GIVEN PROBLEM: Duplicate the listing line for line, from the line with "How large is" through the end of the listing, including both ends. Leave the pictures out of your answer.

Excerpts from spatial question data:
+++

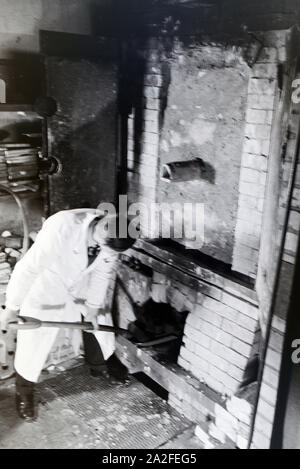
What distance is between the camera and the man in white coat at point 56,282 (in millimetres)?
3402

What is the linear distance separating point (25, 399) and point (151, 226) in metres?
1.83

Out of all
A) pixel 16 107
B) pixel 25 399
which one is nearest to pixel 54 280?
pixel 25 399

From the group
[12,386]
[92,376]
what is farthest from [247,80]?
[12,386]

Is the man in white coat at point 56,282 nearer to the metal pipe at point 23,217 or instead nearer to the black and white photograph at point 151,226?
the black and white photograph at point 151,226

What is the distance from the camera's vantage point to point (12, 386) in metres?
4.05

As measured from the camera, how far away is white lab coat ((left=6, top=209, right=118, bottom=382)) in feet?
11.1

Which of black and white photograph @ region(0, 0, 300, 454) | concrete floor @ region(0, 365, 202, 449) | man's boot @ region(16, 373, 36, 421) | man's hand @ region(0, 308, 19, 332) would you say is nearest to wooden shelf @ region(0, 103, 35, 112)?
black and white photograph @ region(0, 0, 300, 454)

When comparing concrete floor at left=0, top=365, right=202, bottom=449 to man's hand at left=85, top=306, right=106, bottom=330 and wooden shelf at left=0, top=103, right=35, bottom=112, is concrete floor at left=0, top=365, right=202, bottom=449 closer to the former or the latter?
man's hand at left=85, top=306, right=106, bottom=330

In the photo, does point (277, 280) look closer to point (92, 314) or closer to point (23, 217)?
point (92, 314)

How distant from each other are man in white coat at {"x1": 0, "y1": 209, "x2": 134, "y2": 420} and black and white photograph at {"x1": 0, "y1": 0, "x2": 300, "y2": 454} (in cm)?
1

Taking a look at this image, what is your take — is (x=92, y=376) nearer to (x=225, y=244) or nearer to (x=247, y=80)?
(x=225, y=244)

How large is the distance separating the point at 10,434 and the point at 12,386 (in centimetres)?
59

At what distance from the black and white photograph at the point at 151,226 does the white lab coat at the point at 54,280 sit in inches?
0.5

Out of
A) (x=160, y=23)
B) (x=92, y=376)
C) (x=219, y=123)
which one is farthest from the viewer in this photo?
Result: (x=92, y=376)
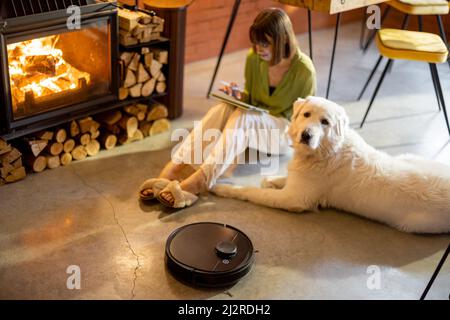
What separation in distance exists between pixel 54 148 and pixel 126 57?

+++

EXERCISE RESULT:
How large is the distance separating the point at 10,434 and the point at 12,386 (in centimetres)?
59

At what distance from the black and white photograph at the point at 151,226 does the white lab coat at the point at 54,280 sit in inches?
0.5

Out of
A) (x=160, y=23)
B) (x=92, y=376)
C) (x=219, y=123)
which one is farthest from the viewer in this photo?
Result: (x=92, y=376)
What separation in distance exists between pixel 54 148 and pixel 126 57?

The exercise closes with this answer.